[Opening DATA IN THIS EXERCISE section]
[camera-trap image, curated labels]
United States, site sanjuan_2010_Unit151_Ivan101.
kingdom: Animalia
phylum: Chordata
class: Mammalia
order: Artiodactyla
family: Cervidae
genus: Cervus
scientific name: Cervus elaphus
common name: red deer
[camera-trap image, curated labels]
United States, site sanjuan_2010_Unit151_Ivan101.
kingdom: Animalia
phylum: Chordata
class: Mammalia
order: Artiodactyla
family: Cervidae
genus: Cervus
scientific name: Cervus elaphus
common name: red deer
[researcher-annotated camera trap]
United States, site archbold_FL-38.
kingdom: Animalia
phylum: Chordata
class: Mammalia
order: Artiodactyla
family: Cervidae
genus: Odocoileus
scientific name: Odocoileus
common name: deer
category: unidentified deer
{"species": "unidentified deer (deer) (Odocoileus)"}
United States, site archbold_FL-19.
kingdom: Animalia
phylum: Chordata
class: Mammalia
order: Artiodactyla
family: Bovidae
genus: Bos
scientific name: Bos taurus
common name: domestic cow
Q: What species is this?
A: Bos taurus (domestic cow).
[Closing DATA IN THIS EXERCISE section]
DIRECTIONS FOR THIS TASK: Your answer must be a single number: how many lines of the entries above contain the string "scientific".

EXERCISE RESPONSE: 4